---- EXTRACT TO READ
For example, Chinese (Han) do not recognized the minority nationalities within the present border of China as “nations”, but refer to them by terms such as zhongzu (race) or zongzu (clan or branch), and use categories such as “Chinese” (Zhongguo ren), in which they include many ethnic groups –all of which they include within the “Chinese nation” (Zhonghua minzu). The term minzu does not have a “political”. connotation, but only a “cultural” one and this is recognized by the present regime in Chine as autonomous regions inhabited by non-Han Chinese (Jagchid 1979:234-36). The People’s Republic of China (PRC) regard itself unified multi-ethnic country. This policy denies the national identity of minority nationalities and regards them as simple “ethnic groups” or “national minorities” within the Chinese State. Thus, the only relevant aspect of the nationalities question in the eye of the Chinese government is relations between the different “Chinese nationalities.”
--------
*PARTS OF THE EXERCISE:*
**a.** In the text on China's minority nationalities, how does the People's Republic of China regard itself?
**b.** Write the next part of the text on China's minority nationalities, starting after its final sentence.
---- GIVEN ENTRIES
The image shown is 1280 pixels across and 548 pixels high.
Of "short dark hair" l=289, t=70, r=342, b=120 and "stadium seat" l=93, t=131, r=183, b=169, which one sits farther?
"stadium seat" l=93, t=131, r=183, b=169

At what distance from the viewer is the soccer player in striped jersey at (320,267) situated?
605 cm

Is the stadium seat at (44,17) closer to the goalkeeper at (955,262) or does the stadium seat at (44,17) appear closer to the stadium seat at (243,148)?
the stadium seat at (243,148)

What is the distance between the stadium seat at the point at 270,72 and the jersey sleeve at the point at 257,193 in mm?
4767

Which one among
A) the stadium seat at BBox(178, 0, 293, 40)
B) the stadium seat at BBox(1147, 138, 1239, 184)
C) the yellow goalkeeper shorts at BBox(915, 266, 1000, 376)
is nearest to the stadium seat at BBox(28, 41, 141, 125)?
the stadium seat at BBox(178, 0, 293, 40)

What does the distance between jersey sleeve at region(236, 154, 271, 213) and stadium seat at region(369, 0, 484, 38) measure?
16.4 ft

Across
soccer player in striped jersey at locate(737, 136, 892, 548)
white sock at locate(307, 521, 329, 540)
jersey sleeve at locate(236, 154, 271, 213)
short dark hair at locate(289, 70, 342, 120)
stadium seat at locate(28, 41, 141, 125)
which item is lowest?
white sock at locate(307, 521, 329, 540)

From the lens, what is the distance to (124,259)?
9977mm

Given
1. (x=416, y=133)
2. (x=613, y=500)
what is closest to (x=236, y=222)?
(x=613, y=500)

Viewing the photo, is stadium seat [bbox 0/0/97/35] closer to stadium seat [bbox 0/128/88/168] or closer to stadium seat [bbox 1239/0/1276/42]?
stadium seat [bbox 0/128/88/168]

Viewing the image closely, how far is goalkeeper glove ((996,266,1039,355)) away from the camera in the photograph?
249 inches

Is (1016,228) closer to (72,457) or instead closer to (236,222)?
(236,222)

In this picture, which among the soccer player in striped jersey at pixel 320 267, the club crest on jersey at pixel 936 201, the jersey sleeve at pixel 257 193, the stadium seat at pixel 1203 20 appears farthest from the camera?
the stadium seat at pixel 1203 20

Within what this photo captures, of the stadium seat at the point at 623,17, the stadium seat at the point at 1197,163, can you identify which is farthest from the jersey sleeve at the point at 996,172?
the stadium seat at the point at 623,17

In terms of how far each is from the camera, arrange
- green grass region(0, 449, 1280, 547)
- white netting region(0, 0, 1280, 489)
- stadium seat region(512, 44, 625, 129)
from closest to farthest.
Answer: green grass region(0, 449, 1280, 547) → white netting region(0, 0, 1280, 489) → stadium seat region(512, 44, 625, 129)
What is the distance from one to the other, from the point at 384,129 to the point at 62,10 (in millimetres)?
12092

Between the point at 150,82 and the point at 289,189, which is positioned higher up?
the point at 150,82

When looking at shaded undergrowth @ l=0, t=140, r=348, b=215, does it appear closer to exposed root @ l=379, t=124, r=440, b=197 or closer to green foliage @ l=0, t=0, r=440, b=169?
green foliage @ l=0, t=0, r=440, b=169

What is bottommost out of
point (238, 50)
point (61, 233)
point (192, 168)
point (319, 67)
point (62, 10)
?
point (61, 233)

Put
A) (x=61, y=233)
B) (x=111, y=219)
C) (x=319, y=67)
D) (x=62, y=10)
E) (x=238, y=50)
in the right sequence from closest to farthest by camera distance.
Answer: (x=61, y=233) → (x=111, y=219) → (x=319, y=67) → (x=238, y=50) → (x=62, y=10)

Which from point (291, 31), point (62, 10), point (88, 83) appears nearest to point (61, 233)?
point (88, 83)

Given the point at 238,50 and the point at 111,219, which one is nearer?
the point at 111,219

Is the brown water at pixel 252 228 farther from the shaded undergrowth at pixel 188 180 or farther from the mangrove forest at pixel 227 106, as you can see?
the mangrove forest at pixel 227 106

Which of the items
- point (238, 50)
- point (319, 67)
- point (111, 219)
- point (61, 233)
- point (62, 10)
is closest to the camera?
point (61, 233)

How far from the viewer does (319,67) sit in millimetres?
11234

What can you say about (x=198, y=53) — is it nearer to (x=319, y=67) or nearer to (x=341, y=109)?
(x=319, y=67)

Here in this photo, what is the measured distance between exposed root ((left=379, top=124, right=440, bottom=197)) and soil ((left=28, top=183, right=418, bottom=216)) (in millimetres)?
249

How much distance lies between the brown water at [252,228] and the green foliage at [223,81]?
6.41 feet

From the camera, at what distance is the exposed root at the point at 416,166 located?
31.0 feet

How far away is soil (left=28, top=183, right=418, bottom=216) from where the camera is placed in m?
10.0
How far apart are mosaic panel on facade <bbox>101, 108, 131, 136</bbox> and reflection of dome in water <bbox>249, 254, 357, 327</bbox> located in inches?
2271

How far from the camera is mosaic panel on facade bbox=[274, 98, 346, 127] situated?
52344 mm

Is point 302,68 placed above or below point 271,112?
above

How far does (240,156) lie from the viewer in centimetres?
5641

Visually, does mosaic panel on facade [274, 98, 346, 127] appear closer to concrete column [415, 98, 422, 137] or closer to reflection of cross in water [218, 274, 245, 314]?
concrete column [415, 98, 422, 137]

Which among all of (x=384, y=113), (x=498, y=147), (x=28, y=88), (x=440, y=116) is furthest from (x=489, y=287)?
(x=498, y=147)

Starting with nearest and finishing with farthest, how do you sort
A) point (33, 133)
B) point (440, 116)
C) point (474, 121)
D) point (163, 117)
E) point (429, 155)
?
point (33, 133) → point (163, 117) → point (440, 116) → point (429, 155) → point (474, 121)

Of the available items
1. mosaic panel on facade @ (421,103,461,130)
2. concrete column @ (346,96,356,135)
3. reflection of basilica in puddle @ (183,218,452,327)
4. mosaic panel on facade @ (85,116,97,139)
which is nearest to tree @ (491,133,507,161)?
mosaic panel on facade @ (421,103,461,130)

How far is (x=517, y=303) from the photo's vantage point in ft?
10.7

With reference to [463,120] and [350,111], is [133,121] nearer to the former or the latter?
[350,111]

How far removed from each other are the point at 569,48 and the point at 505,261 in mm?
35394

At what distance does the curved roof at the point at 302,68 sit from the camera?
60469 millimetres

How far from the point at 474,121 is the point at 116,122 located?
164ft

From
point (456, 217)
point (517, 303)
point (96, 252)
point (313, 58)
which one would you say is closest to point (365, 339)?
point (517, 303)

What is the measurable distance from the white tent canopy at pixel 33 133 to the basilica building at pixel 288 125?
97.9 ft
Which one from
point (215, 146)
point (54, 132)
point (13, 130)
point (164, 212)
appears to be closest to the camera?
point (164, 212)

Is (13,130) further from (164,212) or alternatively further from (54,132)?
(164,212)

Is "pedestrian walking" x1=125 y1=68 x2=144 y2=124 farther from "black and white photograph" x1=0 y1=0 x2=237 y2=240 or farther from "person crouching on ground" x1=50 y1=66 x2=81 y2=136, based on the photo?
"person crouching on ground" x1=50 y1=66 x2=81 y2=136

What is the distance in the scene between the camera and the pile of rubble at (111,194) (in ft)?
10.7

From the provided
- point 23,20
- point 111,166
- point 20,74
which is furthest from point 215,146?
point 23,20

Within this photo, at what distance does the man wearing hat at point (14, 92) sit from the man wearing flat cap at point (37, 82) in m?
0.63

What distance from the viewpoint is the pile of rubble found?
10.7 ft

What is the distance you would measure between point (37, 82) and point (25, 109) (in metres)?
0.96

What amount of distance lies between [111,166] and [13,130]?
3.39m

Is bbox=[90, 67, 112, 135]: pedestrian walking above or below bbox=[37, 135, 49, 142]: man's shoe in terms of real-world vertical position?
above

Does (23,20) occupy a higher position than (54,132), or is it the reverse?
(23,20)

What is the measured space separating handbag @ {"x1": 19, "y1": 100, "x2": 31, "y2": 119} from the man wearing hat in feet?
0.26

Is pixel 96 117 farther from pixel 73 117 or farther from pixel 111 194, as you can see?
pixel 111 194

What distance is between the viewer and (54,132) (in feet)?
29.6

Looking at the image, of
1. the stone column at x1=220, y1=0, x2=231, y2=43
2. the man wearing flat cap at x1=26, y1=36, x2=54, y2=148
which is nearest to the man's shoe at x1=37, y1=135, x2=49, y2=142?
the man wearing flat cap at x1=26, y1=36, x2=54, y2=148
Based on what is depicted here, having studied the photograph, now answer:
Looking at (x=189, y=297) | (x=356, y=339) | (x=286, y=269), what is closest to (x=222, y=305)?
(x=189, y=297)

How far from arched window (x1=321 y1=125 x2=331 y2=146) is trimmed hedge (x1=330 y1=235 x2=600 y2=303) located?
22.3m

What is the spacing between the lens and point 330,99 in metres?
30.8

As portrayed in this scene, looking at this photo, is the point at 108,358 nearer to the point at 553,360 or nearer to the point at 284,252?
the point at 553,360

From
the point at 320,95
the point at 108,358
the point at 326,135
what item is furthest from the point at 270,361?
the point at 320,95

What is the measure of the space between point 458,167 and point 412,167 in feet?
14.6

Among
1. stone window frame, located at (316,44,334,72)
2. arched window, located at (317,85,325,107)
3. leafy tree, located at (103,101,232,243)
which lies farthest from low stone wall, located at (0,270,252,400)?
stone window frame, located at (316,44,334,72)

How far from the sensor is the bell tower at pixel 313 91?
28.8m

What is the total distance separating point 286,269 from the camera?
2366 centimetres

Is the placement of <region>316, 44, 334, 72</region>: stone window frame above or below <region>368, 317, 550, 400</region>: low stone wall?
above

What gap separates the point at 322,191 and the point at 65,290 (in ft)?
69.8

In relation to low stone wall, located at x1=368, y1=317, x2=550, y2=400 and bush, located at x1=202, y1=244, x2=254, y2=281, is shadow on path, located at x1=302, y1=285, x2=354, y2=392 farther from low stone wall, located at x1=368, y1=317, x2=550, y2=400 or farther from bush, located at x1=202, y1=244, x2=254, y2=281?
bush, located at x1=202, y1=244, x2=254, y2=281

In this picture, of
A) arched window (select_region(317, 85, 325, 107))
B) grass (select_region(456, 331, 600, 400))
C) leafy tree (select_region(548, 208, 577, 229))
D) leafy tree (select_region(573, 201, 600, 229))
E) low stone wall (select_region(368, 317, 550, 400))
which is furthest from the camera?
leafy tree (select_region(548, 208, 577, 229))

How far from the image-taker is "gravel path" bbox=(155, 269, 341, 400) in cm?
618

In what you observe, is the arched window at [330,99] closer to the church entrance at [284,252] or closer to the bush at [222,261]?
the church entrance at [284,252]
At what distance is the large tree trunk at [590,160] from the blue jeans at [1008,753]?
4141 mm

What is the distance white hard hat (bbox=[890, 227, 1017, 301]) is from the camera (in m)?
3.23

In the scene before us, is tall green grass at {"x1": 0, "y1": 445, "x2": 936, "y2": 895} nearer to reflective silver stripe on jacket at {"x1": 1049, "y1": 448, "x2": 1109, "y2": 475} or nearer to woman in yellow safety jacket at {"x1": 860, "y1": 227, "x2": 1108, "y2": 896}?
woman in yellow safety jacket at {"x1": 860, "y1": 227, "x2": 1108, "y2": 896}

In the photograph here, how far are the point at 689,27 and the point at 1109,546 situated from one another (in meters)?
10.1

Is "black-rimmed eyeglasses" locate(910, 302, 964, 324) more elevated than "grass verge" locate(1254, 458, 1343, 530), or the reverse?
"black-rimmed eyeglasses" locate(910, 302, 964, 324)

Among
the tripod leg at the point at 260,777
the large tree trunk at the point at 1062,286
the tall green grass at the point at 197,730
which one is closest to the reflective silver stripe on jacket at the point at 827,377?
--------
*OUTPUTS BY TASK:*
**a.** As a unified multi-ethnic country.

**b.**
Unlike the Soviet Union that granted “republic” status to larger national group (which these republics used as the basis for independence during the disintegration of the USSR), the PRC only recognizes the “cultural independence” of the various minority nationalities within autonomous regions directly under the central government. This artificial separation of political and ethnic/cultural domains has bedeviled the Chinese communist regime and will continue to do so as the non-Chinese population of China seeks to reconcile their sense of “nation” with independent territorial states. Unlike the Soviet Union that, at least in principle, recognized the right of self-determination, the People’s Republic of China has never, since it was established, recognized the aspirations for national independence or the right of secession of the non-Chinese nationalities currently under the control of Beijing. Beijing has shown no patience with such movements, as was clearly proved in Tibet, Inner Mongolia and Xinjiang in recent years (Crackdown 1991; Straits Time July 10, 1990). This same policy continues today, but since September 11, 2001, it is carried out under the guise of global war on “terrorism.”
National Self-Determination
I will narrow the following discussion by focusing on one aspect of the nationalities question in China, namely the right of national self-determination. Sun Yat-sen, Chiang Kai-shek, and Mao Zedong’s views on the nationalities question are strikingly similar. Close analysis reveals an underlying Sino-centricism and idealism regarding the nationalities question that is deeply rooted in China’s cultural and historical traditions.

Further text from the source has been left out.